Schleyers persönliche Erscheinung wird von Karl Nosek, österreichischer Hauptmann im Generalstab, folgendermaßen beschrieben:
„Eine hohe Stirne wölbt sich über einer scharfen Brille, durch welche ein matter Blick aus seinen überreizten, immer schwächer werdenden Augen dringt, die stets in der Tiefe eines dunkel schattigen Ringes liegen. Trotz seiner 56 Jahre umrahmen eine Fülle grauen Haares und ein ihm ausnahmsweise bewilligter Vollbart sein Gesicht. Wäre keine andere Nothwendigkeit zum Wachsenlassen des Bartes, so müssten die Zeitsecunden ihn dazu zwingen, welche er beim Rasiren brauchte und die seiner Arbeitszeit geraubt würden; und die Zeit, sie drängt, wenn man den absteigenden Ast seiner Lebenshälfte betreten! Schleyer’s Benehmen, sein Wesen, die Leutseligkeit, die verkörperte, reine Liebe zur Menschlichkeit. – Das ist das Bild diesen interessanten Mannes, dessen Züge, einmal gesehen, einem so lebendig vorschweben, dass man es durch ein paar kräftige Linien und Striche schnell zu zeichnen im Stande wäre.“[6]

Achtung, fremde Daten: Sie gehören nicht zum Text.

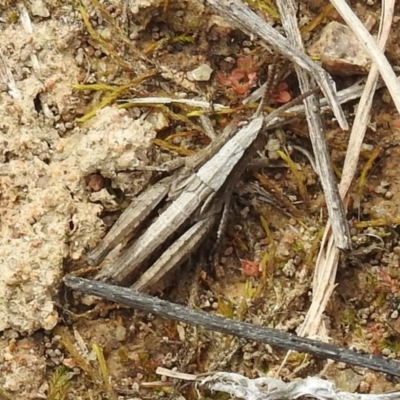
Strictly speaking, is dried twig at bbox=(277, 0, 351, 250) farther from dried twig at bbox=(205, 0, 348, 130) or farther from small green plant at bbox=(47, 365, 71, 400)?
small green plant at bbox=(47, 365, 71, 400)

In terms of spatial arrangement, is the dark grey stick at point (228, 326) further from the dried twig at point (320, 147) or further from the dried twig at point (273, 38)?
the dried twig at point (273, 38)

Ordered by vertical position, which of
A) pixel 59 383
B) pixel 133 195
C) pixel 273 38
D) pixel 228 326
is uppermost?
pixel 273 38

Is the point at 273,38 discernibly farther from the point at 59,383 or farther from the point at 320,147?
the point at 59,383

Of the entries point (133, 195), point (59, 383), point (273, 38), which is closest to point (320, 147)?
point (273, 38)

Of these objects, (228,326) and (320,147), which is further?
(320,147)

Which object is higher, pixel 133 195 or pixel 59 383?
pixel 133 195

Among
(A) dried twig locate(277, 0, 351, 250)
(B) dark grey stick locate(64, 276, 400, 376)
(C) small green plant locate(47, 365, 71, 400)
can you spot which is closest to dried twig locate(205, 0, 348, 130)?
(A) dried twig locate(277, 0, 351, 250)

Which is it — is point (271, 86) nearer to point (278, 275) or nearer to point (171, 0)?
point (171, 0)
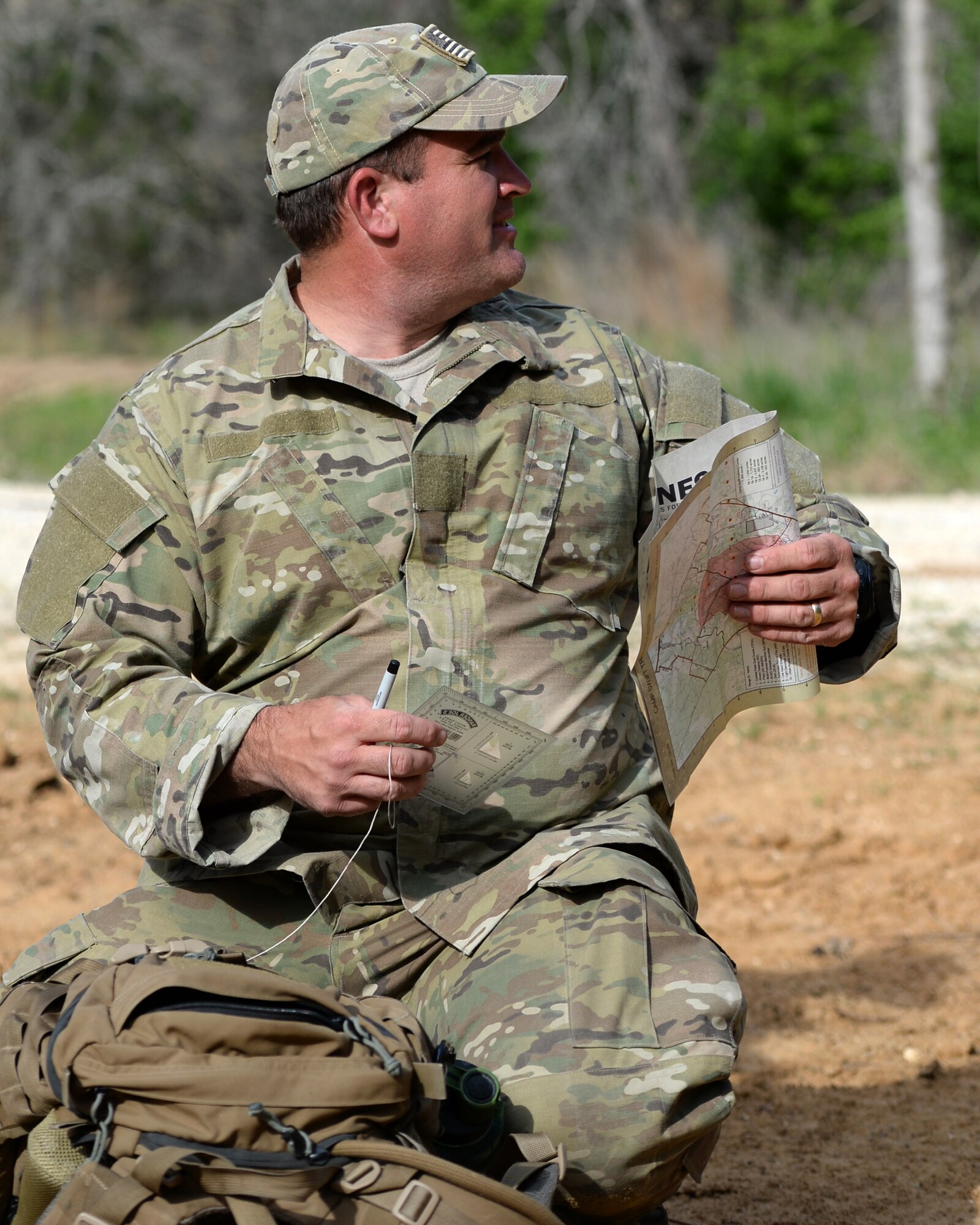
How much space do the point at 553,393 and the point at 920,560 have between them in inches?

Johann Martin Schleyer war der Urgroßonkel[7] des späteren deutschen Arbeitgeberpräsidenten Hanns Martin Schleyer, der 1977 von der RAF entführt und getötet wurde.[8]
Am Pfarrhaus in Konstanz-Litzelstetten in der Martin-Schleyer-Str. 18 erinnert eine Gedenktafel an den Erfinder von Volapük: „Menade bal – püki bal“ – „Eine (eigentlich: einer) Menschheit – eine Sprache“. In Litzelstetten erinnern die Straßen Martin-Schleyer-Straße und der Volapükweg an sein Wirken.[9]
An Schleyers ehemaligem Konstanzer Wohnhaus in der Schottenstraße 37, wo von 1889 bis 1912 das „Weltsprache-Zentralbüro“ seinen Sitz hatte, findet sich eine Gedenktafel. Schleyers Grab befindet sich auf dem Hauptfriedhof Konstanz, Riesenbergweg im Ortsteil Petershausen, Grabfeld 12, Reihe 11. In Konstanz gibt es in Petershausen den Schleyerweg.
In Sauldorf gibt es eine Johann-Martin-Schleyer-Straße. Nach Johann Martin Schleyer wurde in Lauda das Gymnasium benannt (Martin-Schleyer-Gymnasium Lauda). 2001 konstituierte sich ein internationales Komitee für die Seligsprechung. Der Pfarrer von Villingen schlug dem Erzbischof von Freiburg die beiden Freiburger Diözesanpriester Johann Martin Schleyer und Max Josef Metzger zur Seligsprechung vor. Metzger, ein engagierter Esperantist, wurde 1944 hingerichtet, da er Vorschläge für einen Neuanfang nach der deutschen Niederlage machte.